- [Exercise instructions]:
Please answer these questions about the thread below.
(a) How many bits of the column does the commit date take instead of the full 64?
(b) What does the patch series implement as generation number v2?
(c) On what date did Derrick Stolee write the reply that Abhishek Kumar quotes?

- [Text section]:
--*--
I still think this overhead is worth it. In case not everyone agrees, it _might_
be worth a command-line option to skip the GDAT chunk. That also prevents an
ability to eventually wean entirely of generation number v1 and allow the commit
date to take the full 64-bit column (instead of only 34 bits, saving 30 for
topo-levels).

Again, such a modification should not be considered required for this series.

> ----------------------------------------------------------------------------
> 
> Improvements left for a future series:
> 
>  * Save commits with generation data overflow and extra edge commits instead
>    of looping over all commits. cf. 858sbel67n.fsf@gmail.com
>  * Verify both topological levels and corrected commit dates when present.
>    cf. 85pn4tnk8u.fsf@gmail.com

These seem like reasonable things to delay for a later series
or for #leftoverbits

Thanks,
-Stolee
Abhishek Kumar Jan. 10, 2021, 2:06 p.m. UTC | #2
On Tue, Dec 29, 2020 at 11:35:56PM -0500, Derrick Stolee wrote:
> On 12/28/2020 6:15 AM, Abhishek Kumar via GitGitGadget wrote:
> > This patch series implements the corrected commit date offsets as generation
> > number v2, along with other pre-requisites.
> 
> Abhishek,
> 
> Thank you for this version. I appreciate your hard work on this topic,
> especially after GSoC ended and you returned to being a full-time student.
> 
> My hope was that I could completely approve this series and only provide
> forward-fixes from here on out, as necessary. I think there are a few minor
> typos that you might want to address, but I was also able to understand your
> intention.
--*--
- [Dataset entries]:
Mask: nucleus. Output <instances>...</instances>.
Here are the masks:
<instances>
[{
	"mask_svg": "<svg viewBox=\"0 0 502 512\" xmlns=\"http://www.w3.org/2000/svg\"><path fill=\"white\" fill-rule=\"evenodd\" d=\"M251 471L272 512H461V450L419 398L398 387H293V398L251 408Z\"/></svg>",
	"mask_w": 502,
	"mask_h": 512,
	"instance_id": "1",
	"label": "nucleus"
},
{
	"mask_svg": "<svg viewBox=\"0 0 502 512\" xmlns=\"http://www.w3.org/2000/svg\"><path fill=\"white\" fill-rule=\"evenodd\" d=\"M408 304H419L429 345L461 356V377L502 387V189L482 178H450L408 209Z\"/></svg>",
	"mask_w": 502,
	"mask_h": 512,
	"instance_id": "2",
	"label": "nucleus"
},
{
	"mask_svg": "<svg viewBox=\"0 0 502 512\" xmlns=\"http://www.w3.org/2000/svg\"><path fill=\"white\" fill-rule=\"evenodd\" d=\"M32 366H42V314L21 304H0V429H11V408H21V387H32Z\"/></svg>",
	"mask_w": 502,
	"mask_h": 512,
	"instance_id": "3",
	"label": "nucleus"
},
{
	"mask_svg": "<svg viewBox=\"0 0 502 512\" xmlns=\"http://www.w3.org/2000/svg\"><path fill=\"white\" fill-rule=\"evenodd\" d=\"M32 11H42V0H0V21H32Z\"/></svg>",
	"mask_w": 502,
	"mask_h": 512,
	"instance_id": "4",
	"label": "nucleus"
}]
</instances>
--*--
- [Solution]:
(a) 34 bits
(b) Corrected commit date offsets
(c) Tuesday, December 29, 2020